| Material to process |
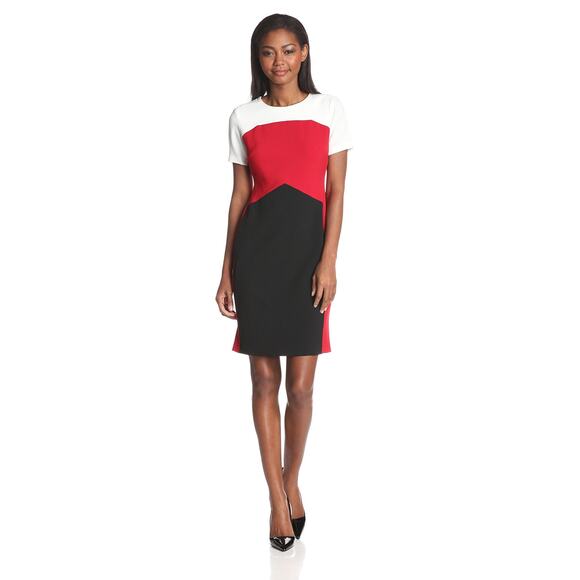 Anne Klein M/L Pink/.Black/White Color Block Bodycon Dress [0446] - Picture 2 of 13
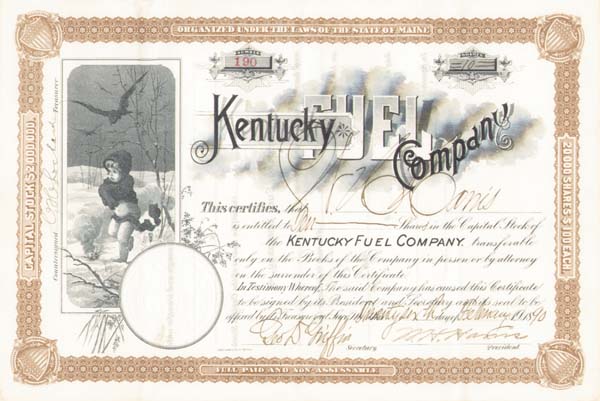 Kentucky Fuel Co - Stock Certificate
---
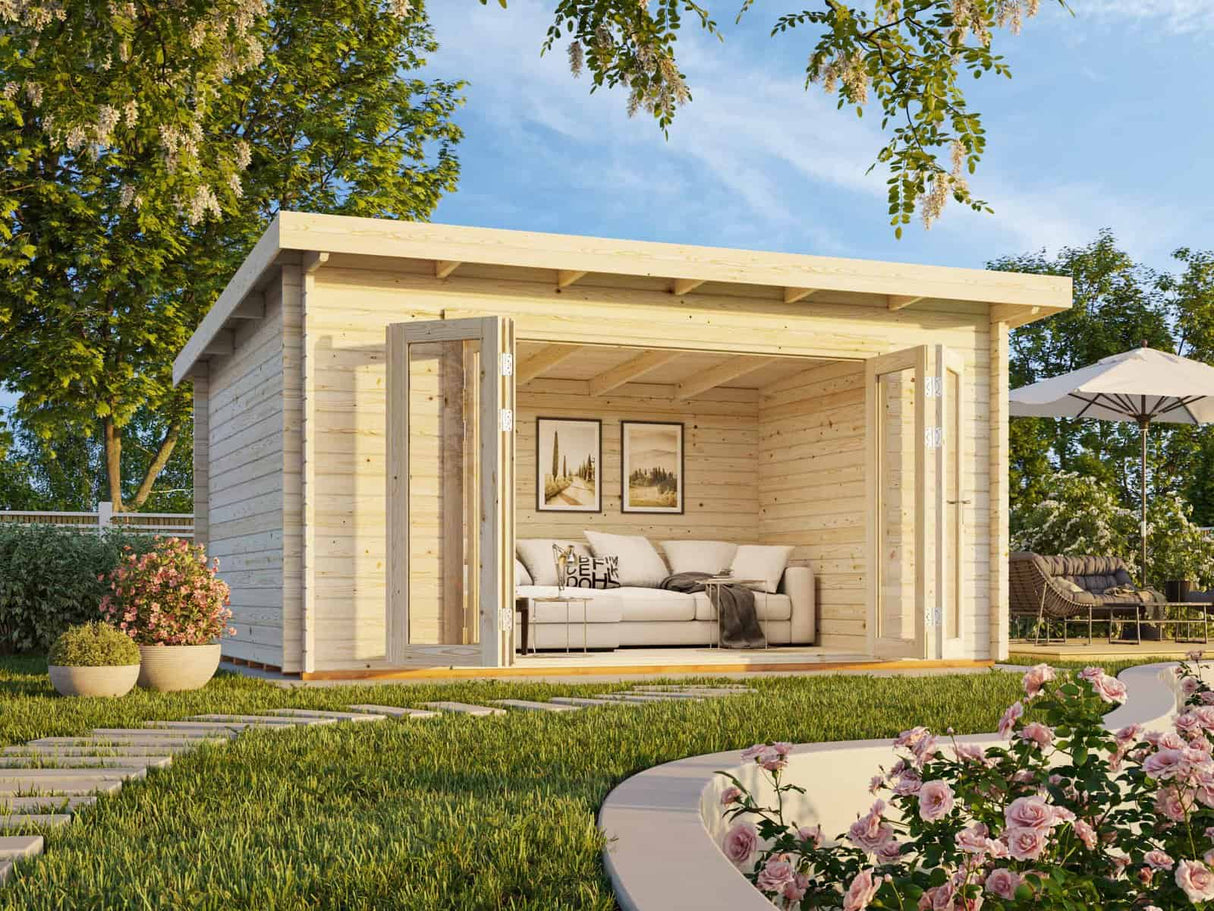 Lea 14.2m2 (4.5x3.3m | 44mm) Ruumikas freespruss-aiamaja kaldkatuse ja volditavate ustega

| How to complete this task |
In the listing above, find the line containing "Anne Klein M/L". Output it and every line after it up to and including the line containing "Kentucky Fuel Co - Stock Certificate", exactly, but skip the pictures.

| Task solution |
 Anne Klein M/L Pink/.Black/White Color Block Bodycon Dress [0446] - Picture 2 of 13
 Kentucky Fuel Co - Stock Certificate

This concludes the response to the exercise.